[Tujuan Tugas]:
Dalam teks tentang nasionalisme generasi muda, dari mana generasi yang lebih senior mendapatkan informasi?

Saat ini, arus globalisasi yang mengalir begitu deras di seluruh dunia, termasuk Indonesia. Terlihat dalam mengalirnya beragam informasi yang begitu deras hingga perubahan gaya hidup masyarakat yang beorientasi pada tren yang terjadi luar negeri. Hal ini tentunya berdampak pada jiwa nasionalisme, terutama pada generasi muda atau yang akrab dikenal sebagai generasi milenial.
Menurut lembaga riset Alvara Research Center, pandangan nasionalisme pada generasi muda berbeda dengan pandangan nasionalisme zaman dahulu. Menurut generasi yang lebih senior, nasionalisme dipenuhi dengan angkat senjata melawan penjajah demi membela tanah air. Sedangkan, generasi muda tidak lagi berjuang dengan menggunakan senjata ataupun berperang melawan penjajah.
“Kalau kita lihat generasi muda saat ini, pandangan nasionalisme menurut mereka yaitu bagaimana mereka dapat berkontribusi membangun negara dengan memenangkan olimpiade di luar negeri, kontribusi dalam memberikan donasi, dan menggerakan masyarakat untuk donasi kepada yang membutuhkan,” ujar Founder & CEO Alvara Research Center, Hasanudin Ali atau yang kerap disapa dengan Cak Hasan dalam program Merdeka Insight yang diadakan oleh Marketeers.
Menurut Cak Hasan, generasi milenial dengan generasi yang lebih senior memiliki karakter yang berbeda mengenai kebangsaan dan nasionalisme. Generasi muda sangat dipengaruhi oleh digital sehingga mereka memiliki akses informasi yang tidak terbatas. Sedangkan generasi yang lebih senior, cenderung memiliki karakter yang updown, dan berkomunikasi dari satu sisi. Mereka hanya mendapatkan informasi dari menonton televisi atau membaca koran.
“Beda generasi beda karakter. Generasi muda memiliki akses informasi yang luas sehingga membentu mereka untuk melihat nasionalisme dengan pikiran yang terbuka. Justru yang kita lihat adalah sisi nasionalisme mereka sangat besar. Berbeda dengan generasi yang lebih senior, karena mereka mengalami sisi yang berat, yaitu perjuangan menuju kemerdekaan,” tutur Cak Hasan.

[Catatan yang Diberikan]:
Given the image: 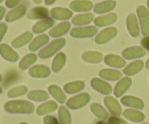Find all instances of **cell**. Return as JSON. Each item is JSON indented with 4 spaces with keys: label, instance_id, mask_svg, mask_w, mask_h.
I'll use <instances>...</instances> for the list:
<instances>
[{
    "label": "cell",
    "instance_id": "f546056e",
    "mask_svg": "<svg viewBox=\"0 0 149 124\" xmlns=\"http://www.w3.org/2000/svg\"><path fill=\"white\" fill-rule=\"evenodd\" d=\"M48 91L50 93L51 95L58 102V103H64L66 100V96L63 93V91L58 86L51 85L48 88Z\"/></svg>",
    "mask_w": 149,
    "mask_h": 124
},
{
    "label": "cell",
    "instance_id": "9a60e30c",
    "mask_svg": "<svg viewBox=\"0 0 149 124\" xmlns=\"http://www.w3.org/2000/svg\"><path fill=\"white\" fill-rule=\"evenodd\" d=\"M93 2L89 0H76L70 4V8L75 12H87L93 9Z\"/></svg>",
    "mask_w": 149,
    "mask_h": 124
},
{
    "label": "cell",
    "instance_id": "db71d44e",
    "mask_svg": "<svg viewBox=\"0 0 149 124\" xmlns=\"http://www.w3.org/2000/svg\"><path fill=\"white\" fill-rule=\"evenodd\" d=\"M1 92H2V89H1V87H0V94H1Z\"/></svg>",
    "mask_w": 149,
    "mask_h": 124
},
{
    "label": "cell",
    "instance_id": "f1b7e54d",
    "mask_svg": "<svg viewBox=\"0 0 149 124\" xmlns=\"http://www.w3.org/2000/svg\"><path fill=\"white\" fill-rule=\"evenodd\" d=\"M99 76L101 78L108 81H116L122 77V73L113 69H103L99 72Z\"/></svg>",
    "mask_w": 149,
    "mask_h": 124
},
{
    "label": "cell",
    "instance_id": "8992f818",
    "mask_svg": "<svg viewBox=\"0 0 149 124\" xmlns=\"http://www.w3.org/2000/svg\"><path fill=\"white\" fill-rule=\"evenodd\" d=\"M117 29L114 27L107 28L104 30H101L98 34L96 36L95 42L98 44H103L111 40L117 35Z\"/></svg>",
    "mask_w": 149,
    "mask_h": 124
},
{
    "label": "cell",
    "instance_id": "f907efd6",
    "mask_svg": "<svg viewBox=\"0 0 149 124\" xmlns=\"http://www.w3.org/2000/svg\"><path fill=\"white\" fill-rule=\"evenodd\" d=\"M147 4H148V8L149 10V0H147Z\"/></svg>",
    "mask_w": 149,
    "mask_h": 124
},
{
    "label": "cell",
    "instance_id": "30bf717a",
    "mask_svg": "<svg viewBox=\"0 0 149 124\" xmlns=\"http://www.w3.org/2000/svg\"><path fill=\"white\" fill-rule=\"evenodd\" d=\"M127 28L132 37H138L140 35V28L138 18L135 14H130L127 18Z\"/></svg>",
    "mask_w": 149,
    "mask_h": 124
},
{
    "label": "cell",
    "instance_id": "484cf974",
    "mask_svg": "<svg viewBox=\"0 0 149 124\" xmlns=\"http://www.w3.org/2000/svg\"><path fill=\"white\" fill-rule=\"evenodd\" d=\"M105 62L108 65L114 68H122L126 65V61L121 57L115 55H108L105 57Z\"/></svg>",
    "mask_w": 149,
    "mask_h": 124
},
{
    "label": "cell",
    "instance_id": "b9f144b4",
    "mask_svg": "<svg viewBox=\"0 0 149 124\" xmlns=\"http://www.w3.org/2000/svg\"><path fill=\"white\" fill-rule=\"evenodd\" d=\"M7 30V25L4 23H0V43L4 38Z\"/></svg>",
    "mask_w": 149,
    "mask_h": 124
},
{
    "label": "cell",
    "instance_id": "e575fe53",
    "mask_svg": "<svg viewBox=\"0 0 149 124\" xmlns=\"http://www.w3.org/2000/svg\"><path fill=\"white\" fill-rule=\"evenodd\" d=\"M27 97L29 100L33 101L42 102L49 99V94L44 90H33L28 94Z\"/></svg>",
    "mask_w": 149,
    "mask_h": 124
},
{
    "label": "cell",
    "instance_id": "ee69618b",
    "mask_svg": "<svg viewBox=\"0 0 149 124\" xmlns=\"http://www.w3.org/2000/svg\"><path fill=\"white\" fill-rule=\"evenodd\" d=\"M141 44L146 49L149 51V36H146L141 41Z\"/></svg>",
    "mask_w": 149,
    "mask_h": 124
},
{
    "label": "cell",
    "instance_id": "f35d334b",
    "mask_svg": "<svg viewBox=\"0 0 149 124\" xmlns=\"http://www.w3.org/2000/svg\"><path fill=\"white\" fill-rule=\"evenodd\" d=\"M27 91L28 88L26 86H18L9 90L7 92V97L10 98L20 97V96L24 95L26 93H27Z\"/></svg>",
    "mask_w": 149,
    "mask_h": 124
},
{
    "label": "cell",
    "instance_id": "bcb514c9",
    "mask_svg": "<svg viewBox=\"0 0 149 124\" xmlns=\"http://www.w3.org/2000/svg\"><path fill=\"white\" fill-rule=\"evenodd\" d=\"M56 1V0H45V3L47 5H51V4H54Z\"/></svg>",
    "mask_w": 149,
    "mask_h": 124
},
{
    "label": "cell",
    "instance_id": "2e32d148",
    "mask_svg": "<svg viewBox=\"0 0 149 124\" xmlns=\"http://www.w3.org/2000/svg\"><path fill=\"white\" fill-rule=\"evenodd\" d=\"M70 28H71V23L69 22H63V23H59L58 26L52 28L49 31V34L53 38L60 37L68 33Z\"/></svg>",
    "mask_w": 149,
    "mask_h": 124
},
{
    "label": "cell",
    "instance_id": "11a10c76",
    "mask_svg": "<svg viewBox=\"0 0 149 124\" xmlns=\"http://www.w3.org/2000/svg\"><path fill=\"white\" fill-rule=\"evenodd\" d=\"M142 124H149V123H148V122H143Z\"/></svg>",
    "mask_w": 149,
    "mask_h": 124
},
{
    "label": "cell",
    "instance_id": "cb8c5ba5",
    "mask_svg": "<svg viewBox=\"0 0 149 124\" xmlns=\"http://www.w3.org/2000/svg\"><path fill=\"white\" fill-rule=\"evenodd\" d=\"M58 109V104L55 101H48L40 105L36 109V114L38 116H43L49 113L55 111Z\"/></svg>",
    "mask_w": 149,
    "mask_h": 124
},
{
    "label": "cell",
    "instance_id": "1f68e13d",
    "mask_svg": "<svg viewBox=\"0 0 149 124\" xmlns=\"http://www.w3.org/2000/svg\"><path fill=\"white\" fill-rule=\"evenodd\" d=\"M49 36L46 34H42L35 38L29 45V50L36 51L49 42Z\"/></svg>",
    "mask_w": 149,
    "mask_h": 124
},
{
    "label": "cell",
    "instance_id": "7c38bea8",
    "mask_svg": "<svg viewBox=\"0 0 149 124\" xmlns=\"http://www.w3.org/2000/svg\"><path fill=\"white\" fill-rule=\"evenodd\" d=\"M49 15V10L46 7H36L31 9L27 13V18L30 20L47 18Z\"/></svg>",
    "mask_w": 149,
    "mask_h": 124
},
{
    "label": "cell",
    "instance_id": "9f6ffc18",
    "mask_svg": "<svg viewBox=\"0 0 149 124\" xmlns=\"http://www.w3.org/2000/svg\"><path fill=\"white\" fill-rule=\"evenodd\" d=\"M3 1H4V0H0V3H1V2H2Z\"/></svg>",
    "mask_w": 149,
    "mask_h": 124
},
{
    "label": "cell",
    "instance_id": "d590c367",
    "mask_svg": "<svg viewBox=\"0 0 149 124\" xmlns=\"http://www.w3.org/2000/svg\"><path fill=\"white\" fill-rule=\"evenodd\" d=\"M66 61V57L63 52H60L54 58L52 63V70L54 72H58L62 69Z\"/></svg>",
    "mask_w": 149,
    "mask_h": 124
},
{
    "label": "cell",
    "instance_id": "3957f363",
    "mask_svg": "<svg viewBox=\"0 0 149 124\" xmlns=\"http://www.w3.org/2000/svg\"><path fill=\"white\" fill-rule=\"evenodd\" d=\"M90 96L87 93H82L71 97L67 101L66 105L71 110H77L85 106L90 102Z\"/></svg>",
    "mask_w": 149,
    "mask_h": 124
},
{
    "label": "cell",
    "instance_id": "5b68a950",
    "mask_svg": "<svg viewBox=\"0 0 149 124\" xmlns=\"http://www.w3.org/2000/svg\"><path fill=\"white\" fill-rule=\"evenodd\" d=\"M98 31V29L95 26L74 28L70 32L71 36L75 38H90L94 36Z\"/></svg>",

[Jawaban Tugas]:
Mereka hanya mendapatkan informasi dari menonton televisi atau membaca koran.